UTF-8 is an efficient encoding of Unicode character-strings that recognizes the fact that the majority of text-based communications are in ASCII, and it therefore optimizes the encoding of these characters. Most code translates directly to UTF-8 with no changes at all, but because UTF-8 is a variable-length multi-byte encoding you cannot calculate the number of characters from the number of bytes. Also, there is a small performance hit for working in UTF-8, probably about 5%, but this is more than offset by it's advantages:
  • UTF-8 preserves the uniqueness for ASCII characters so you wont mistake any non-ASCII character for an ASCII character.
  • UTF-8 is self-segregating: you can always distinguish a lead byte from a fill byte and you will never be mistaken about the beginning or the length of a multi-byte character. You can start parsing backwards at the end or in the middle of a multi-byte string and will soon find a synchronization point.
  • UTF-8 is a reasonably compact encoding: ASCII characters are not inflated, most other alphabetic characters occupy only two bytes each, no basic Unicode character needs more than three bytes and all extended Unicode characters can be expressed with four bytes.
  • UTF-8 multi-byte character strings preserve the lexicographic sorting and tree-search order and there are no byte-order problems.

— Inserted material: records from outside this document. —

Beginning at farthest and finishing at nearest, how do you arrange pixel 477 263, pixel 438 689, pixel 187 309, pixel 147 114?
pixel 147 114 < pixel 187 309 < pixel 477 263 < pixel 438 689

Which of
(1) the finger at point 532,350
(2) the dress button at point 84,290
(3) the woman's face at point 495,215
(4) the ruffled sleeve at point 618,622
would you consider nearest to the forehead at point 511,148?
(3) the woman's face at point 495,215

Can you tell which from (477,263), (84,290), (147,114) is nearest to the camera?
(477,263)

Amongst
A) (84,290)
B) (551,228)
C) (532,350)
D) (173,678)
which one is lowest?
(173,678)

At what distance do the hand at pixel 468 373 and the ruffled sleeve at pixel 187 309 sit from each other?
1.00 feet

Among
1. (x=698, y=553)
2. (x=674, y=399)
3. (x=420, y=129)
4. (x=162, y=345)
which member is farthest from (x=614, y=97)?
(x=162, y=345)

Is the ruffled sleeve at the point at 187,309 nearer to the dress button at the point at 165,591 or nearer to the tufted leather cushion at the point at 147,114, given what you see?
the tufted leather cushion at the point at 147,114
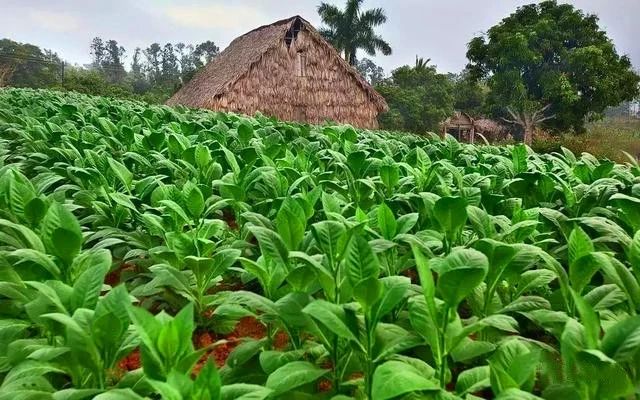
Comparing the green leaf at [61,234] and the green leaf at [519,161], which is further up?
the green leaf at [519,161]

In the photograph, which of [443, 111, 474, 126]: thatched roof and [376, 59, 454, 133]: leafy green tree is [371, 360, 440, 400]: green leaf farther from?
[443, 111, 474, 126]: thatched roof

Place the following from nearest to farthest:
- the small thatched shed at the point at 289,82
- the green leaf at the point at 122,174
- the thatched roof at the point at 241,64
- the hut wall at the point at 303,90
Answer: the green leaf at the point at 122,174
the thatched roof at the point at 241,64
the small thatched shed at the point at 289,82
the hut wall at the point at 303,90

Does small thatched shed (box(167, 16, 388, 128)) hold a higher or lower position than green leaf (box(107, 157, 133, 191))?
Result: higher

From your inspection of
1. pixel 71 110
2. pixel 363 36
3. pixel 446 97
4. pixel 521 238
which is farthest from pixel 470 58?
pixel 521 238

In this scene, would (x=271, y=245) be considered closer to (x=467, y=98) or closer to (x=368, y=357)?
(x=368, y=357)

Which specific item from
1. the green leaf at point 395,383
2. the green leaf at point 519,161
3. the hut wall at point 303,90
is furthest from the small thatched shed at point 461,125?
the green leaf at point 395,383

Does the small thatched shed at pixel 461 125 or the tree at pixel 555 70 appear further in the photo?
the small thatched shed at pixel 461 125

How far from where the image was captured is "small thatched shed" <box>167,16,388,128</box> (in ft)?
81.8

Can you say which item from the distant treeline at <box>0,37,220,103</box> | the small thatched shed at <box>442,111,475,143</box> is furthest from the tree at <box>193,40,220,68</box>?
the small thatched shed at <box>442,111,475,143</box>

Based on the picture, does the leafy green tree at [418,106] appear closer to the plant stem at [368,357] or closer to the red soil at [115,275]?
the red soil at [115,275]

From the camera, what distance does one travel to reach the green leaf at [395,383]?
101 cm

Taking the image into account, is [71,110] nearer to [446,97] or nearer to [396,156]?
[396,156]

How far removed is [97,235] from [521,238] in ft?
5.27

The GTK+ UTF-8 string functions are declared in <glib/unicode.h>. If you look through this header file you will soon realize that a lot of extra work is required when working with UTF-8 strings. By comparison, the use of UTF-8 strings in XFC is completely transparent because XFC provides a standard string compatible UTF-8 string class, called String, which does the extra work for you. The only string functions you will ever need to use in an XFC application are those defined by the Xfc::String class. It's that easy.

Xfc::String provides a comprehensive API which is declared in <xfc/utfstring.hh>. All the familiar member functions defined std::string are available, as well as convenient wrappers for all the GLib UTF-8 string functions. You can use an Xfc::String just as you would use a std::string, however, there are a few important differences that you need to be aware of.

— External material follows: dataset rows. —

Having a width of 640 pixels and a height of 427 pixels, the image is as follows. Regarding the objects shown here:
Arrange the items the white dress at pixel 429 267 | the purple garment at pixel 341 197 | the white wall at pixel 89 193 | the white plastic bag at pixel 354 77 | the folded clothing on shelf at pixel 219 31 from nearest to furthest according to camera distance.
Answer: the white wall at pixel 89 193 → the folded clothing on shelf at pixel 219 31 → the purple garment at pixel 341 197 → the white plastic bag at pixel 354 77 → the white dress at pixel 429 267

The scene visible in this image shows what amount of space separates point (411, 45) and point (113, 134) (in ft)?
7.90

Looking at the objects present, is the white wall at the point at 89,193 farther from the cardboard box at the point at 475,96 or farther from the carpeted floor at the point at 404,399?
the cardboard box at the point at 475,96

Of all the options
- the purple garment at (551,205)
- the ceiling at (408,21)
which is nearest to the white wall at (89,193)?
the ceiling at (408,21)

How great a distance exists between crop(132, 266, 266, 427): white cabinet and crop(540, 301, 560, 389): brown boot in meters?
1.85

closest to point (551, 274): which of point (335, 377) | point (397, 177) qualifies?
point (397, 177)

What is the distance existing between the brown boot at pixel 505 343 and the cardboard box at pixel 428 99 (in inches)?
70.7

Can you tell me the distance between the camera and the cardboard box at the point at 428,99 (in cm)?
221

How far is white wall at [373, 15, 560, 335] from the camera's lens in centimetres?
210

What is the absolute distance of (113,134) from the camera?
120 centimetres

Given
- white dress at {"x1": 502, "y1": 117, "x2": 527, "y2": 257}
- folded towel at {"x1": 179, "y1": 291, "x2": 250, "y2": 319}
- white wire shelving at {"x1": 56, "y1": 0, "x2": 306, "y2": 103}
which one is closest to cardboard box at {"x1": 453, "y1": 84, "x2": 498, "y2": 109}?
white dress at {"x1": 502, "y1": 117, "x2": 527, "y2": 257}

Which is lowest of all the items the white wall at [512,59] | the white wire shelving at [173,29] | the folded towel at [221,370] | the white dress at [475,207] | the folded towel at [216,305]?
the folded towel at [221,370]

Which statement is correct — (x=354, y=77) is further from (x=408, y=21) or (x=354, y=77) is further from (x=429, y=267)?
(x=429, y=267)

String is implemented using an internal std::string as a byte array. This allows construction from a std::string and simple conversion to a std::string with the method:

const std::string& str();

str() returns a const reference to the internal std::string, allowing the user to pass a String to functions that expect a std::string.

String's std::string-like methods use the corresponding std::string name but the meaning two of the argument types is different. In a std::string function 'pos' refers to a byte position within the string and 'n' refers to the number of bytes. In a Xfc::String method, 'char_pos' refers to a character position within the String, 'byte_pos' refers to a byte position within the String, 'n_chars' refers to the number of characters and 'n_bytes' refers to the number of bytes. A special value, npos, can be passed as the n_bytes or n_chars argument to imply all the remaining bytes or characters, just as it does in a std::string.

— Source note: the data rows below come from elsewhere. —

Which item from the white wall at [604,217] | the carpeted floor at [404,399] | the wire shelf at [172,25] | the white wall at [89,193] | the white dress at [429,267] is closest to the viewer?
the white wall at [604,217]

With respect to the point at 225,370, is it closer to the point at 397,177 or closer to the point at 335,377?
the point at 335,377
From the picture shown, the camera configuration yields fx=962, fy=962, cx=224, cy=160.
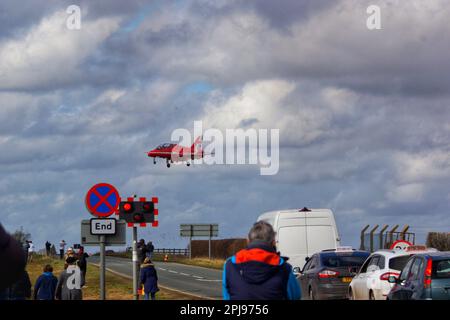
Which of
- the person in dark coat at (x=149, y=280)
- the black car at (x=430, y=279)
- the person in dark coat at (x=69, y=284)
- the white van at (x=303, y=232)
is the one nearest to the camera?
the black car at (x=430, y=279)

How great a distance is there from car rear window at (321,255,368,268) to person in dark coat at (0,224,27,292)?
20174 millimetres

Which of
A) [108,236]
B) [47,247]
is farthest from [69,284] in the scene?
[47,247]

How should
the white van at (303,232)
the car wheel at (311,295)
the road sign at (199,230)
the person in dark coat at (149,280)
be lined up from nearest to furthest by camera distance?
the car wheel at (311,295), the person in dark coat at (149,280), the white van at (303,232), the road sign at (199,230)

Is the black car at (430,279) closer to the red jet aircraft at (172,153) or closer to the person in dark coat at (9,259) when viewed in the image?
the person in dark coat at (9,259)

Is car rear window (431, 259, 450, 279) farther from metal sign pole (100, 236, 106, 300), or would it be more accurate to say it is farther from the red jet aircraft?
the red jet aircraft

Internally, methods that take an n_chars argument have to parse the input string or character array for the number of valid UTF-8 characters, and this take time. Therefore you can improve efficiency by using methods that don't need to know the number of characters. Another efficiency measure is in the implementation of the substring search methods. The find(), rfind(), find_first_of(), find_last_of(), find_first_not_of() and find_last_not_of() methods take the byte position from which to start their search and return the byte position of the first element found or npos if unsuccessful. This is the same as with a std::string.

For example, the find() methods in Xfc::String are:

size_t find(const char *s, size_t byte_pos, size_t n_chars) const;

size_t find(const String& str, size_t byte_pos = 0) const;

size_t find(const char *s, size_t byte_pos = 0) const;

size_t find(char c, size_t byte_pos = 0) const;

size_t find(gunichar c, size_t byte_pos = 0) const;

A 'byte_pos' of zero implies the beginning of the string, which is where you usually start searching from. The return value is then passed back to the search method as the byte_pos for the next search, and so on until you are done.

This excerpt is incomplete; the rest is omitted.